Data provided
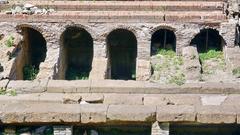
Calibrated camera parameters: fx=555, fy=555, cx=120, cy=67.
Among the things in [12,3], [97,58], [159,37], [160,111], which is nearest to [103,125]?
[160,111]

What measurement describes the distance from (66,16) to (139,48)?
286 centimetres

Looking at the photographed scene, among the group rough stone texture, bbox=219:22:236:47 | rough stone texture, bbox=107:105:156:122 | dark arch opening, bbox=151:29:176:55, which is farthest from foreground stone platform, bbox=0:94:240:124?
dark arch opening, bbox=151:29:176:55

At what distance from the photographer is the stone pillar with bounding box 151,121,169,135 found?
12.8m

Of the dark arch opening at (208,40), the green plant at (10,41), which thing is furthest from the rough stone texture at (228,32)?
the green plant at (10,41)

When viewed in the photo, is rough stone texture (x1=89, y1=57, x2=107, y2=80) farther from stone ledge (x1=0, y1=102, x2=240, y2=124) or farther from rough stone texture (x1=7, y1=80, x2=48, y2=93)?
stone ledge (x1=0, y1=102, x2=240, y2=124)

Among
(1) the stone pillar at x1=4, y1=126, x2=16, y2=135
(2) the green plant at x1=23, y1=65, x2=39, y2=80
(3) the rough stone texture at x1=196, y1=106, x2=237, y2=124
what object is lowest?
(1) the stone pillar at x1=4, y1=126, x2=16, y2=135

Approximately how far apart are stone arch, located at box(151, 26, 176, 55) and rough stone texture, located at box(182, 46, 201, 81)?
107 cm

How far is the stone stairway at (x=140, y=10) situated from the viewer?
19.6 metres

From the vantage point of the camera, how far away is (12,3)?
2127 cm

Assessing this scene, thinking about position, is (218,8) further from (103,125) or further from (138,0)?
(103,125)

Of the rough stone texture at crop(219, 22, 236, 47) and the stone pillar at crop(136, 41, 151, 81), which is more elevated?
the rough stone texture at crop(219, 22, 236, 47)

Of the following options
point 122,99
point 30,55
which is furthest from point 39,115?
point 30,55

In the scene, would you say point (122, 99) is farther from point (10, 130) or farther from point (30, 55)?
point (30, 55)

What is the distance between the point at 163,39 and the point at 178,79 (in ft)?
12.4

Exercise prompt
Copy, word for word, the stretch from the line containing "What is the" through the end of the data.

The answer
What is the distance between the point at 163,39 and the point at 178,79 (in ft)?
12.4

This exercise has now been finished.